§ What the exercise asks
Arrange the lines below as a numbered list, omitting blank lines and any pictures.

[Part of a data file]
--- --- ---

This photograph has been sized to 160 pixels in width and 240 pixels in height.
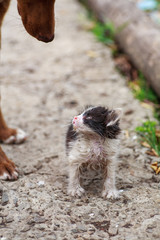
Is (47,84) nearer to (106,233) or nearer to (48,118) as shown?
(48,118)

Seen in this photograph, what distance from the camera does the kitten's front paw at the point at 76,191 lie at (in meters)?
3.44

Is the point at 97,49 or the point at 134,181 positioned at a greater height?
the point at 134,181

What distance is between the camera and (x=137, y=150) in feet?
13.8

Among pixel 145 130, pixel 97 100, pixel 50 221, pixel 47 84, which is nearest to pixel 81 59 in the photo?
pixel 47 84

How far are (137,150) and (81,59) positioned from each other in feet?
10.3

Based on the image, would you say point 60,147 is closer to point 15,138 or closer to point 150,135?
point 15,138

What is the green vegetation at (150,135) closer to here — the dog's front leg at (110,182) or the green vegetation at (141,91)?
the green vegetation at (141,91)

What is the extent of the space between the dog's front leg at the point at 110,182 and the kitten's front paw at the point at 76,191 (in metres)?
0.21

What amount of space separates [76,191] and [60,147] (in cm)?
103

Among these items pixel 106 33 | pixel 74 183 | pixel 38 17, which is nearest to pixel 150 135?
pixel 74 183

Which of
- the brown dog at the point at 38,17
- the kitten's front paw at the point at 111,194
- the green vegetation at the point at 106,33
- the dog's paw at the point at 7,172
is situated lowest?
the green vegetation at the point at 106,33

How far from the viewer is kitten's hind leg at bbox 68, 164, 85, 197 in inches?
136

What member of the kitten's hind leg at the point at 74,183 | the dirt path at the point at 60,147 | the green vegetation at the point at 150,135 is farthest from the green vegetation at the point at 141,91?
the kitten's hind leg at the point at 74,183

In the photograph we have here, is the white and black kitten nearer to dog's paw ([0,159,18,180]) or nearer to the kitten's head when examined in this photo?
the kitten's head
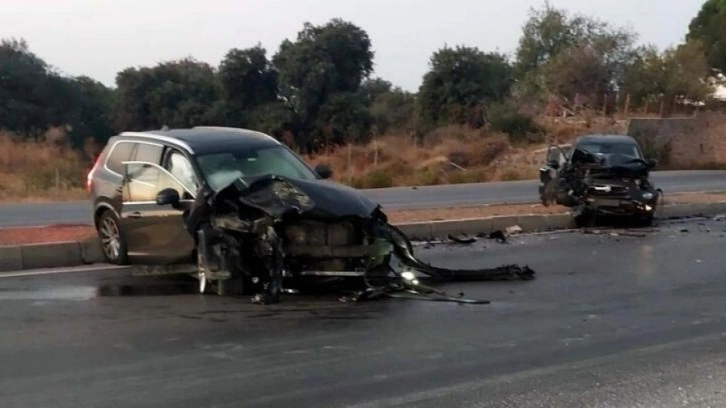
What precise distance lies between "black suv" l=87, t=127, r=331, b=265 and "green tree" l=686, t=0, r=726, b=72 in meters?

--- --- ---

§ Response to this task
1. This photograph has been sized to 160 pixels in width and 240 pixels in height.
2. Is (47,84) nearer to (106,233) or nearer to (48,118) as shown?
3. (48,118)
4. Seen in this photograph, what distance from the camera does the kitten's front paw at the point at 76,191 lie at (in meters)?
5. 3.44
6. Is the point at 97,49 or the point at 134,181 positioned at a greater height?
7. the point at 134,181
8. What distance is between the camera and (x=137, y=150) in feet?
9. 13.8
10. Among pixel 145 130, pixel 97 100, pixel 50 221, pixel 47 84, which is nearest to pixel 81 59 in the photo?
11. pixel 47 84
12. How far are (137,150) and (81,59) positioned from each other in feet?
13. 10.3
14. Based on the image, would you say point 60,147 is closer to point 15,138 or closer to point 150,135?
15. point 15,138
16. What is the green vegetation at (150,135) closer to here — the dog's front leg at (110,182) or the green vegetation at (141,91)?
17. the green vegetation at (141,91)
18. What is the extent of the space between the dog's front leg at the point at 110,182 and the kitten's front paw at the point at 76,191 (in metres)?
19. 0.21
20. What amount of space separates [76,191] and [60,147] (in cm)?
21. 103
22. Among these items pixel 106 33 | pixel 74 183 | pixel 38 17, which is nearest to pixel 150 135?
23. pixel 74 183
24. Which of
25. - the brown dog at the point at 38,17
26. - the kitten's front paw at the point at 111,194
27. - the green vegetation at the point at 106,33
28. - the dog's paw at the point at 7,172
29. is situated lowest?
30. the green vegetation at the point at 106,33
31. How far from the viewer is kitten's hind leg at bbox 68, 164, 85, 197 in inches?
32. 136
33. What member of the kitten's hind leg at the point at 74,183 | the dirt path at the point at 60,147 | the green vegetation at the point at 150,135 is farthest from the green vegetation at the point at 141,91?
34. the kitten's hind leg at the point at 74,183
35. In the photograph we have here, is the white and black kitten nearer to dog's paw ([0,159,18,180]) or nearer to the kitten's head when examined in this photo?
36. the kitten's head
37. What precise distance lies between "black suv" l=87, t=127, r=331, b=265 and "green tree" l=686, t=0, r=726, b=72 in meters?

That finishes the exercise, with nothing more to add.